» **Task set**
1. Answer these questions about the milk and food coloring experiment text:
(a) What should you put under the experiment materials?
(b) What kind of milk does the experiment call for?
(c) What do you dip the cotton bud into?
2. Write the next part of the milk and food coloring experiment text, picking up after its last sentence.

━━━━━ Document text ━━━━━

Got the winter blues? Professor Pickle’s awesome experiment will put some super swirly colour into your day. It can be a little messy, so make sure you put something under your experiment materials to protect the bench or table.


 



A shallow bowl or plate, full cream milk, at least three different colours of food colouring, cotton bud, dishwashing detergent.




1. Pour the milk into the bowl.

2. Squeeze a drop of each colour of food colouring into the middle of the bowl of milk, making sure they don’t run into each other.

3. Dip the cotton bud into some dishwashing detergent.

4. Place the cotton bud into the centre of the bowl of milk, making sure not to move it around. Watch the colours burst like fireworks into the milk! Now place the cotton bud into different areas of the bowl to create more colours. Notice how the colours in the milk continue to move even after you remove the cotton bud.

━━━━━ Raw data ━━━━━

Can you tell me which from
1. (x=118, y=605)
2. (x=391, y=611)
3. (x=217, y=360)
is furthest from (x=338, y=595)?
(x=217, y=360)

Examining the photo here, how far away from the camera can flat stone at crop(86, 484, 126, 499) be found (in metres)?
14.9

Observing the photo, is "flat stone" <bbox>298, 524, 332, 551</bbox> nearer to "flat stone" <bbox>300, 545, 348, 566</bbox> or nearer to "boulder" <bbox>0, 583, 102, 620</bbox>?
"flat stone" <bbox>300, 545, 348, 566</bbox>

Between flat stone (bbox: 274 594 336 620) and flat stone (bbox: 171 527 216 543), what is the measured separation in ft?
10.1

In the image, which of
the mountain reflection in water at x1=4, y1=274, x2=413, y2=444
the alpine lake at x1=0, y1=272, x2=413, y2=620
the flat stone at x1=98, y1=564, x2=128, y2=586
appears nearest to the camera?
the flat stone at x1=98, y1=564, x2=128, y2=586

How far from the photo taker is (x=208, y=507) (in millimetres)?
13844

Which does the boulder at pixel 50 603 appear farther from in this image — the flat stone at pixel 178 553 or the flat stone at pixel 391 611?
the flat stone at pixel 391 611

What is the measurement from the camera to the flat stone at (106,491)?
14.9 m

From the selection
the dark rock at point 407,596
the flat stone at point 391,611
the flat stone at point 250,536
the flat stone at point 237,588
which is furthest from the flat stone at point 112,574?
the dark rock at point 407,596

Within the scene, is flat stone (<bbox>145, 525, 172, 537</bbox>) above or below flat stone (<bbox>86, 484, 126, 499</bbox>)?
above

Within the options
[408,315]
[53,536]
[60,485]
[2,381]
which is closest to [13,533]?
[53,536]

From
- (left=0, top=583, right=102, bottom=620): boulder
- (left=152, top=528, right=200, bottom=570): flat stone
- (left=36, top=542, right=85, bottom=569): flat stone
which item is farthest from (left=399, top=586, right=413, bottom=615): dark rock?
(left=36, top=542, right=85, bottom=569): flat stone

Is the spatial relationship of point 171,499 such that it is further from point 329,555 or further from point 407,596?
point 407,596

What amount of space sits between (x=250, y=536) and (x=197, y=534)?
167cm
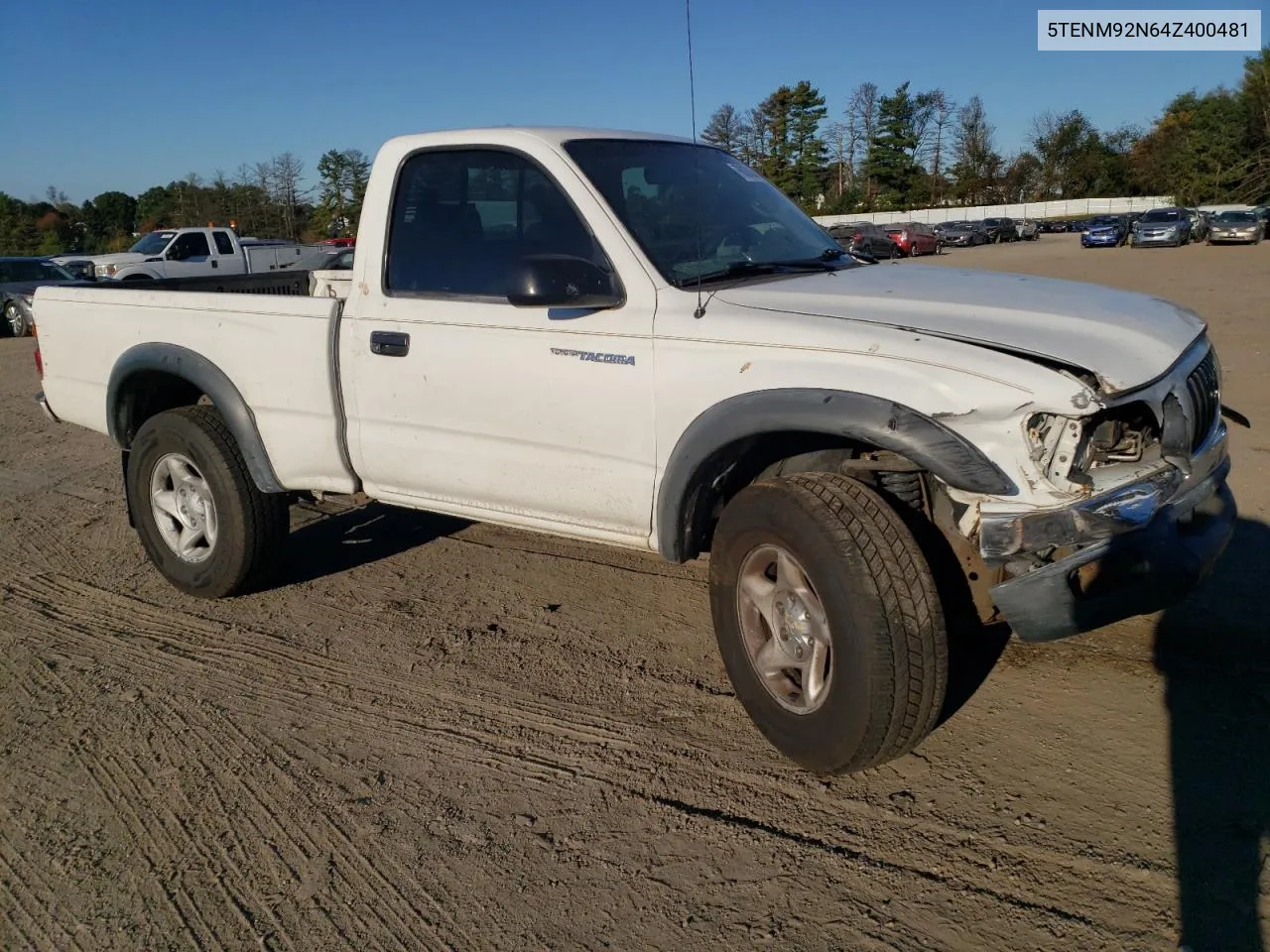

━━━━━

» **Task responses**
1.
(a) Something to protect the bench or table.
(b) Full cream milk.
(c) Dishwashing detergent.

2.
 

Q: Why it happens...

Milk is mostly water, but it also contains vitamins, minerals, proteins and tiny droplets of fat. When the dishwashing liquid is added, it reacts with the fat particles in the milk. This reaction causes the fat molecules to move around, which in turn make the food colouring molecules zip around the surface of the milk — and that creates the moving swirls of colour. As the soap mixes in with milk, you’ll see the colour swirling action start to slow down.